O jornalista militar P. Luknitsky se comunicou muito estreitamente com representantes da burocracia de Leningrado, em particular com o gerente econômico da TASS, L. Shulgin. Nesta ocasião, ele escreve:

“Toda a sua aparência nojenta me foi revelada até o fim, quando, no caminho de Ladoga, ele repentinamente decidiu se abrir para mim e começou a me dizer que nunca havia morrido de fome em todos os meses de bloqueio, alimentado seus parentes satisfatoriamente e que ele estava sonhando com uma época após a guerra, quando, dizem, o governo soviético "revisará a atitude em relação à propriedade privada e o comércio de propriedade privada será permitido até certo ponto, e então ele, Shulgin, adquirirá um veleiro de cem toneladas com motor e vai de porto em porto, comprando mercadorias e vendendo-as para viver com riqueza e segurança … "Pela primeira vez durante a guerra e o bloqueio, ouvi tal conversa, para os primeira vez que fiquei cara a cara com um tipo tão parasita."

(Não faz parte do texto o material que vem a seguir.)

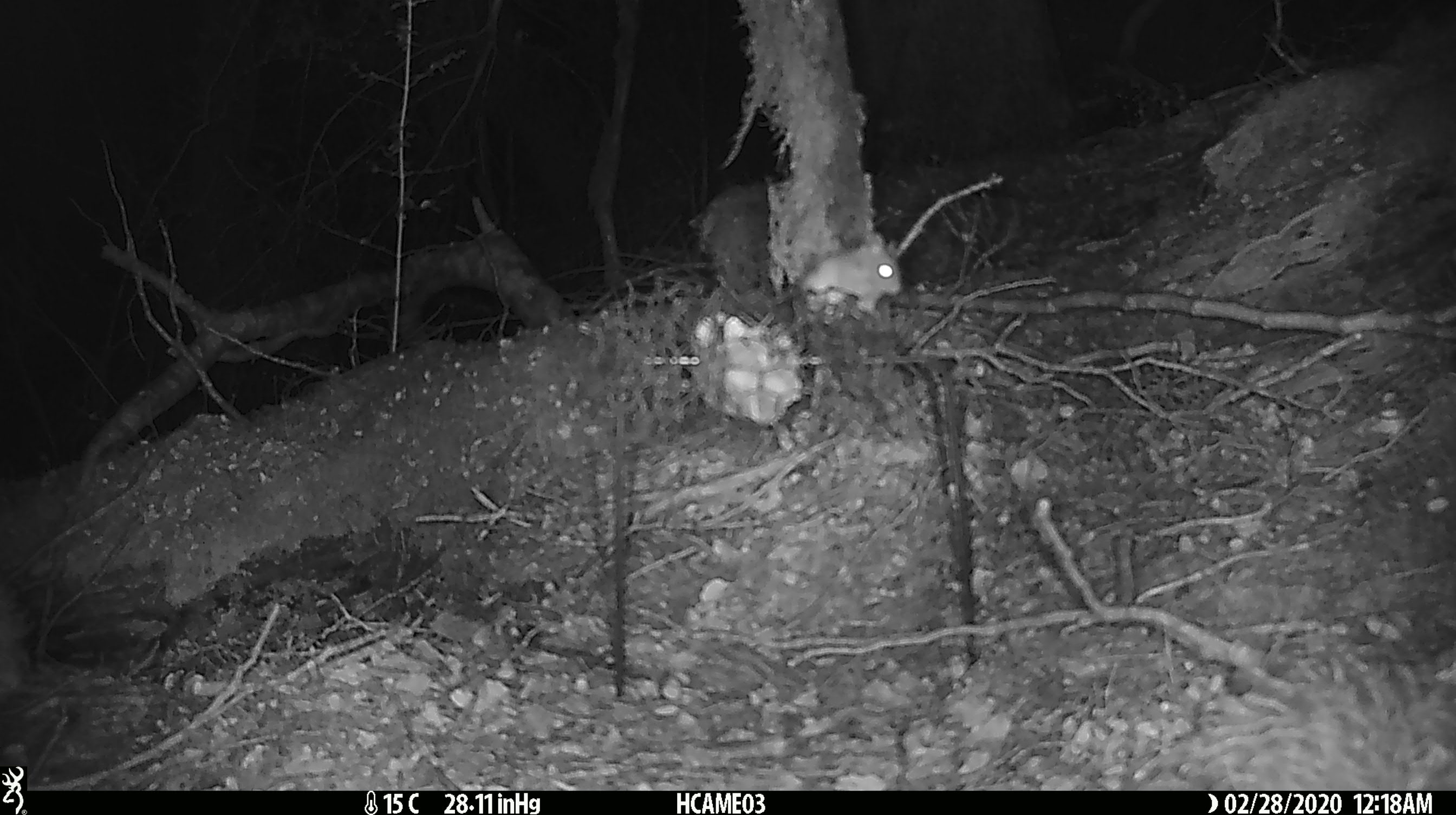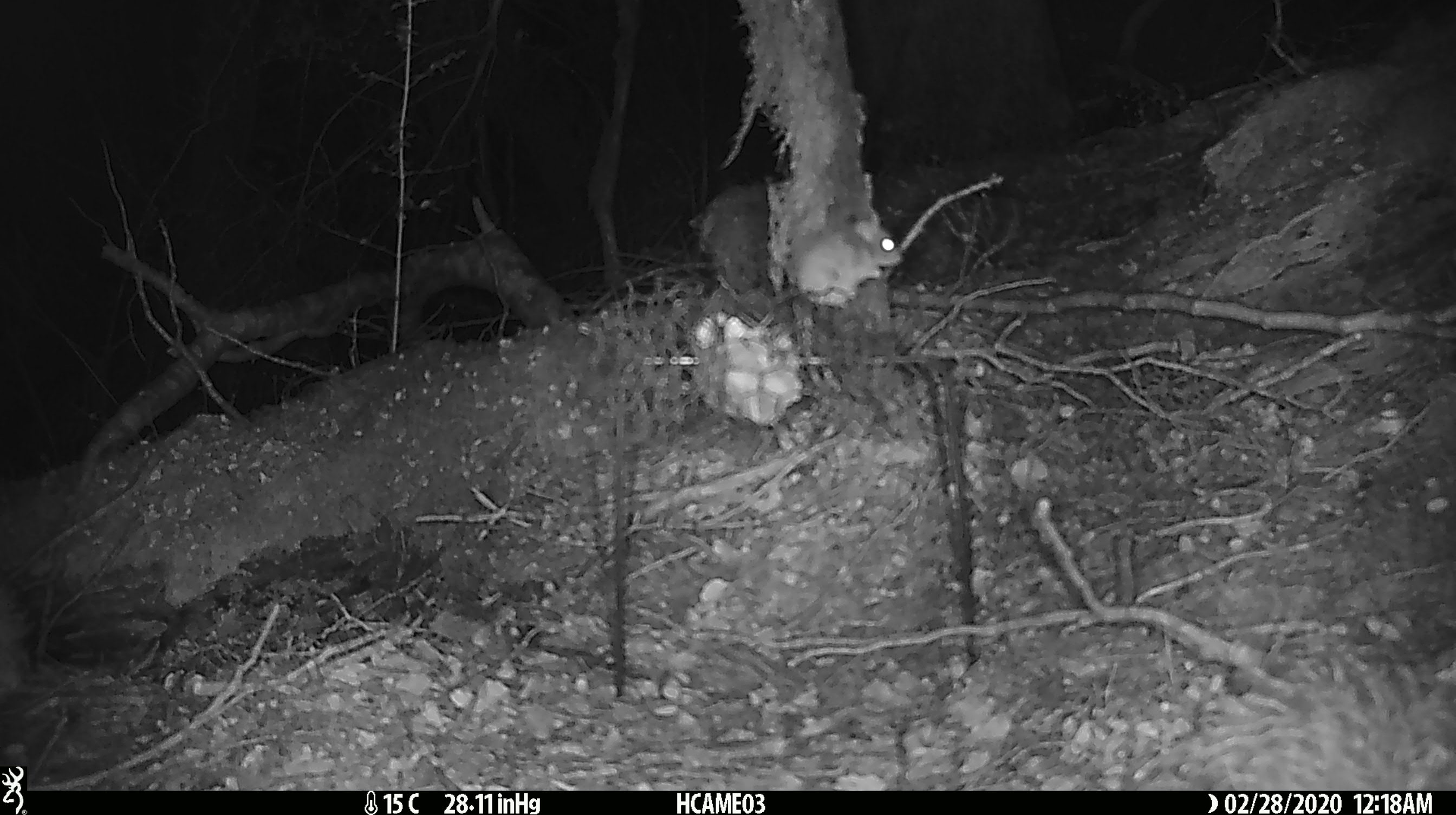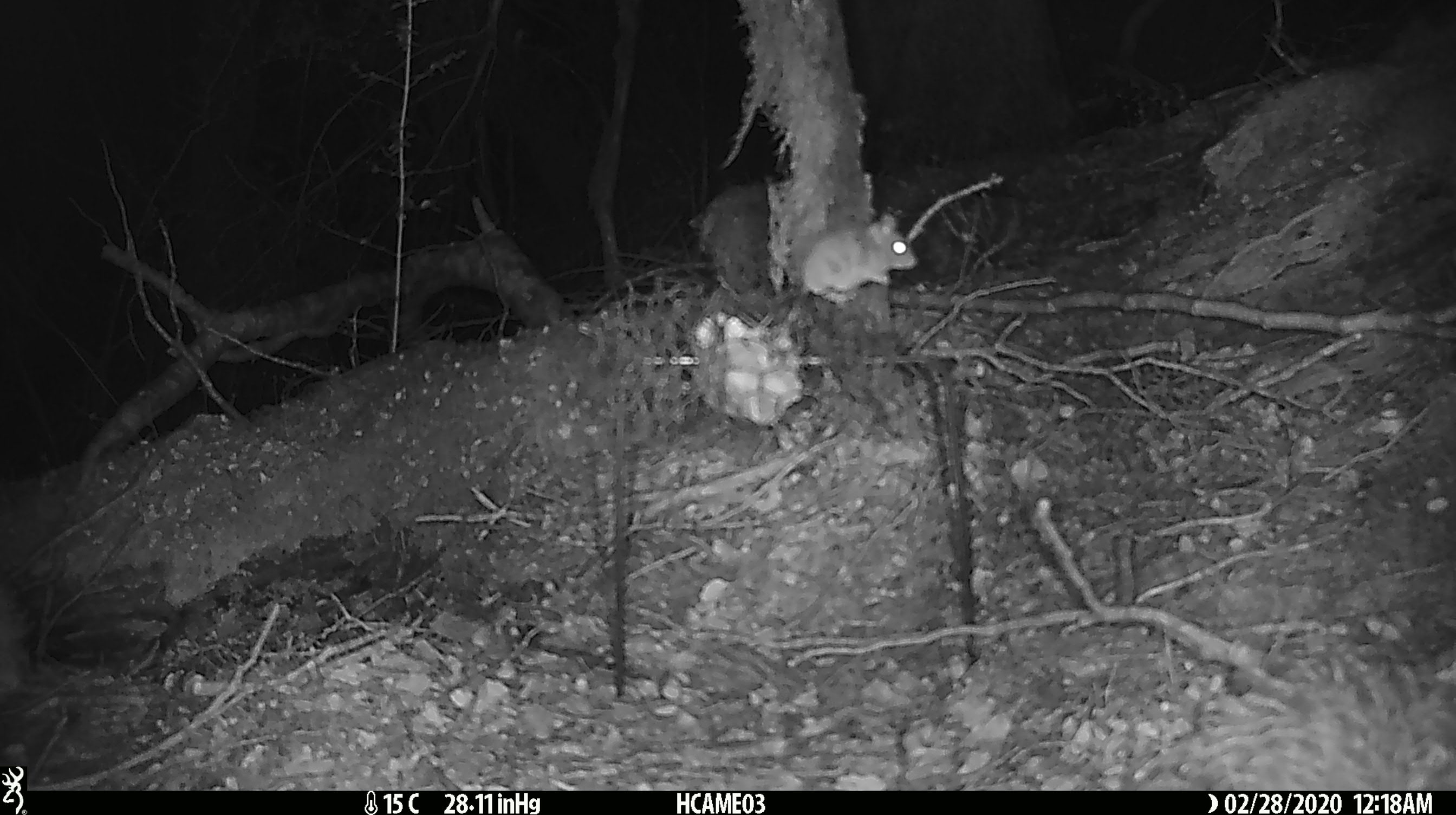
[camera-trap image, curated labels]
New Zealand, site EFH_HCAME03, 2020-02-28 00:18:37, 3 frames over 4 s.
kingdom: Animalia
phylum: Chordata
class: Mammalia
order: Rodentia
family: Muridae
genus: Mus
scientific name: Mus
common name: mouse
Mouse (Mus).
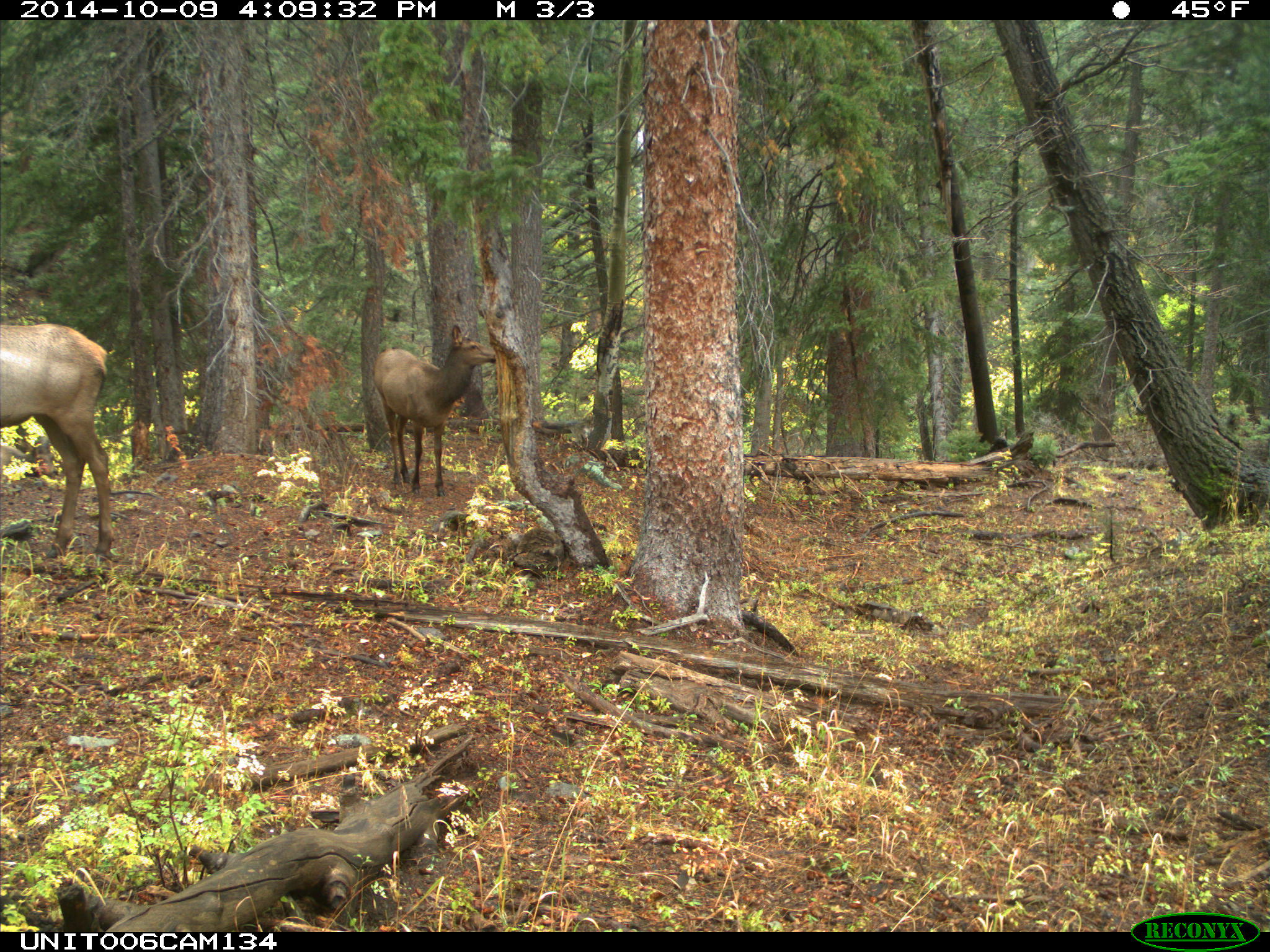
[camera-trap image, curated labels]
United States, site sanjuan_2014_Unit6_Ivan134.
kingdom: Animalia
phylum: Chordata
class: Mammalia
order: Artiodactyla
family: Cervidae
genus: Cervus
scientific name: Cervus elaphus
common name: red deer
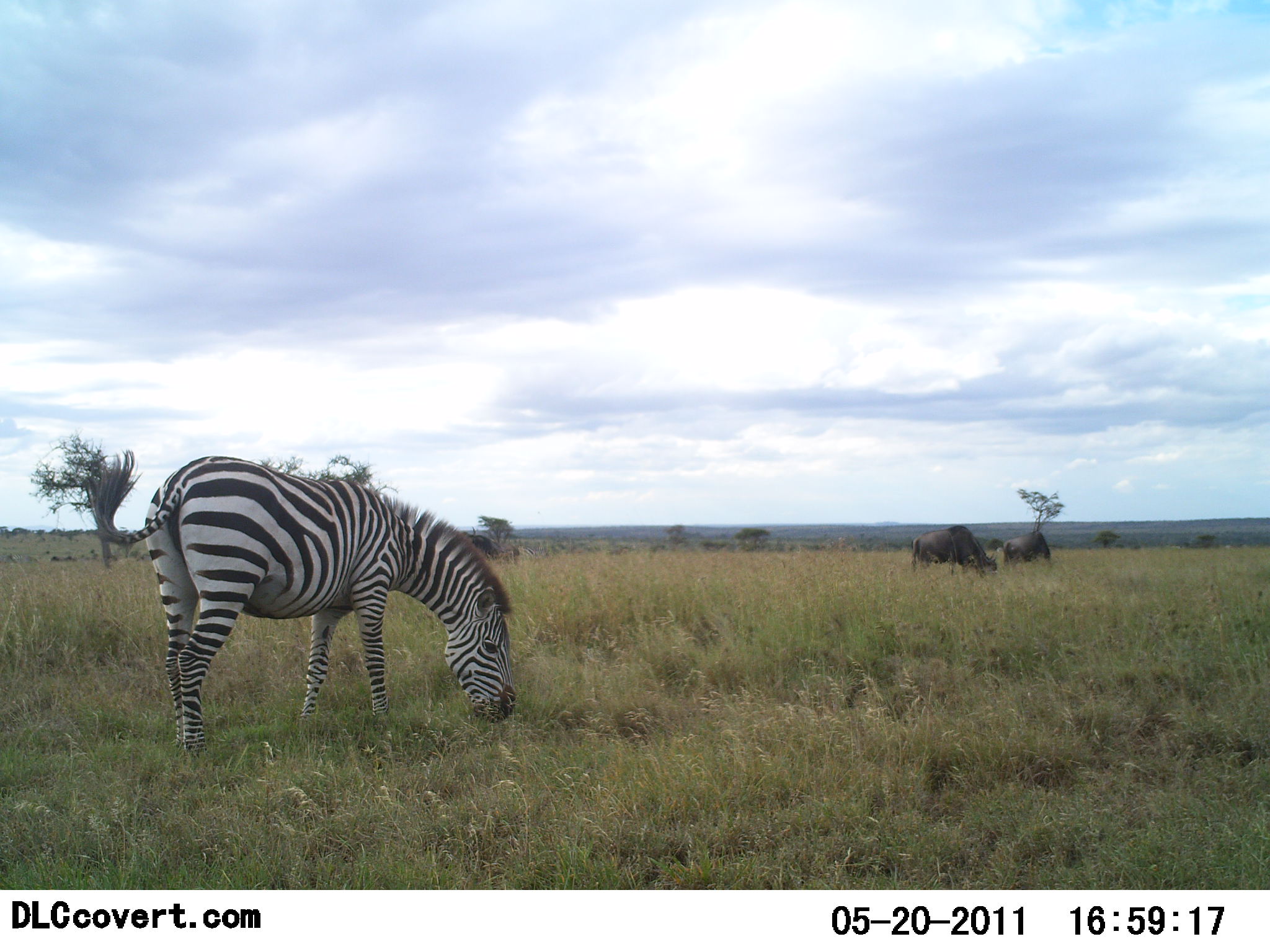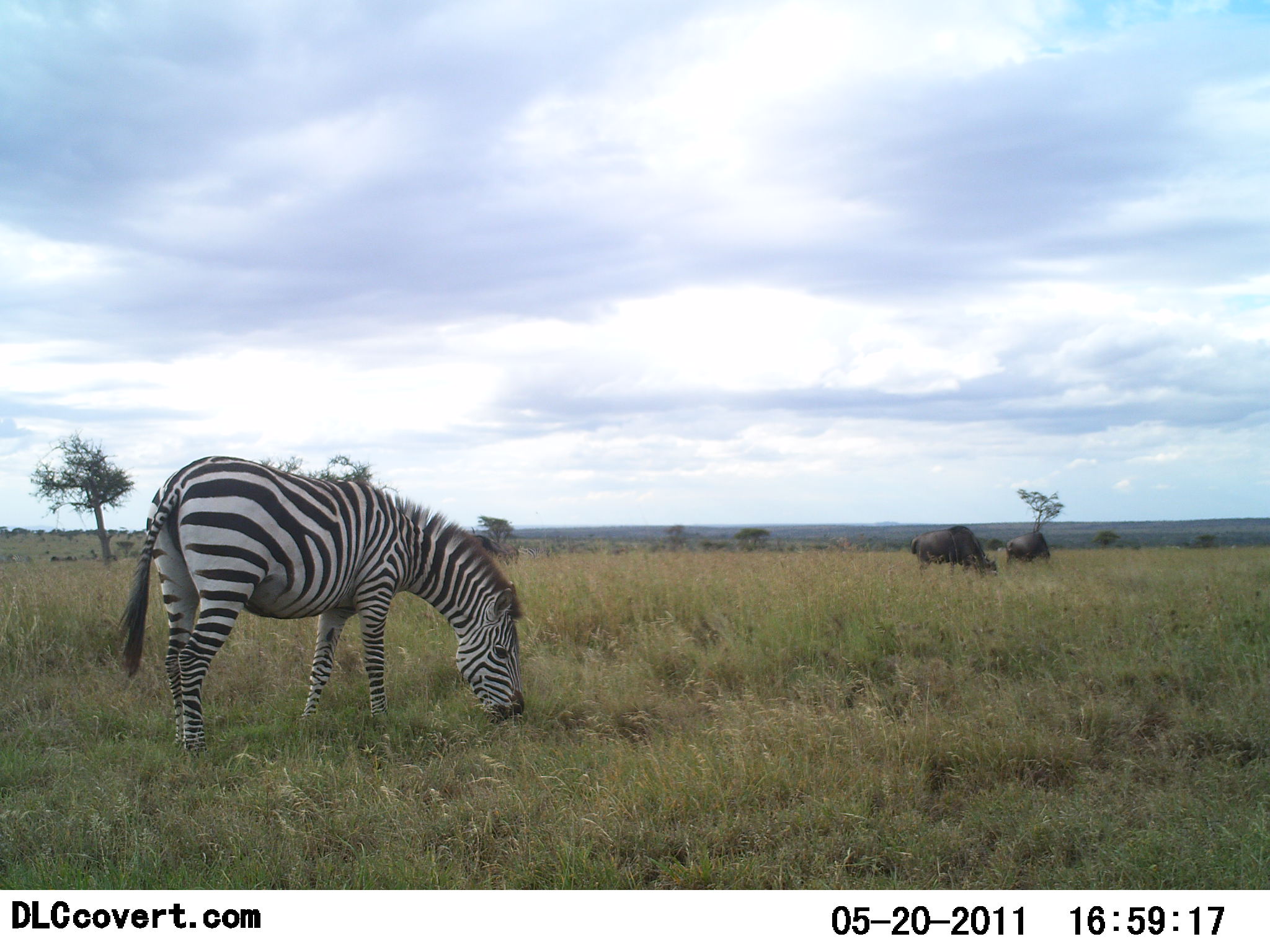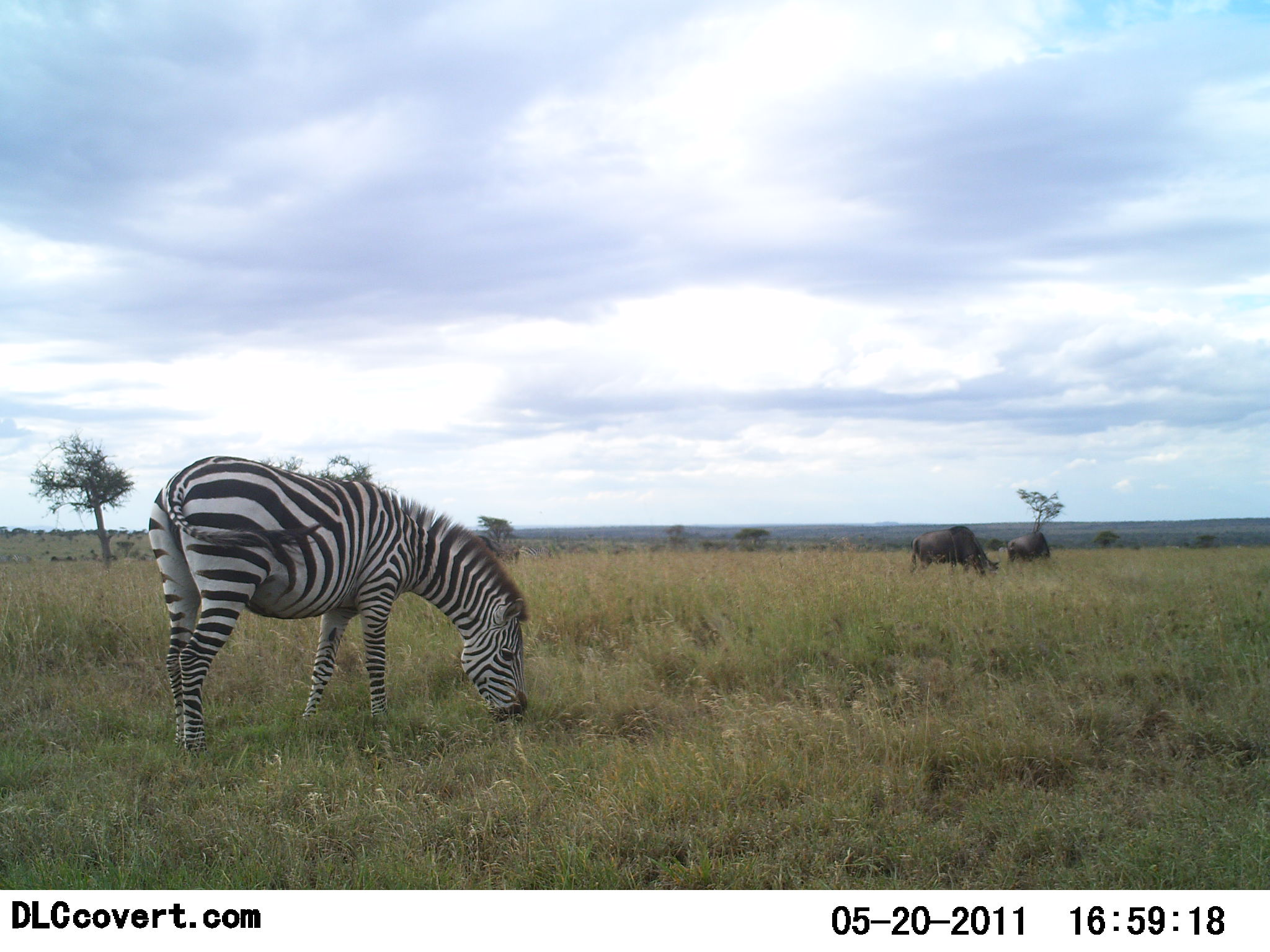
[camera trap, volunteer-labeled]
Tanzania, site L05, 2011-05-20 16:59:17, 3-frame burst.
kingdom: Animalia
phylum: Chordata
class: Mammalia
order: Artiodactyla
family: Bovidae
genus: Connochaetes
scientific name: Connochaetes taurinus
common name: blue wildebeest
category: wildebeest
Wildebeest (blue wildebeest) (Connochaetes taurinus), count 2. Behavior (volunteer vote fractions): standing 20%, resting 0%, moving 0%, interacting 0%. Young present (vote fraction): 0%. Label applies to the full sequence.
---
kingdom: Animalia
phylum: Chordata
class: Mammalia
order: Perissodactyla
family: Equidae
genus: Equus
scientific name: Equus quagga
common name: plains zebra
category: zebra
Zebra (plains zebra) (Equus quagga), count 1. Behavior (volunteer vote fractions): standing 12%, resting 0%, moving 0%, interacting 0%. Young present (vote fraction): 0%. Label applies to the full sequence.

Para encerrar a triste história sobre as leis e costumes do mercado na sitiada Leningrado, vale a pena as palavras de um dos moradores da cidade:

“O mercado de Maltsevsky me fez pensar em muitas coisas. Sedov disse certa vez em um círculo fechado: "O mais forte sobreviverá em Leningrado." Mas aqueles que vi no mercado com olhos astutos e gananciosos são realmente os mais fortes? Não acontecerá que os mais honestos e devotados perecerão em primeiro lugar, e aqueles que não são queridos ao país, não queridos ao nosso sistema, os mais desavergonhados e pouco cerimoniosos permanecerão?"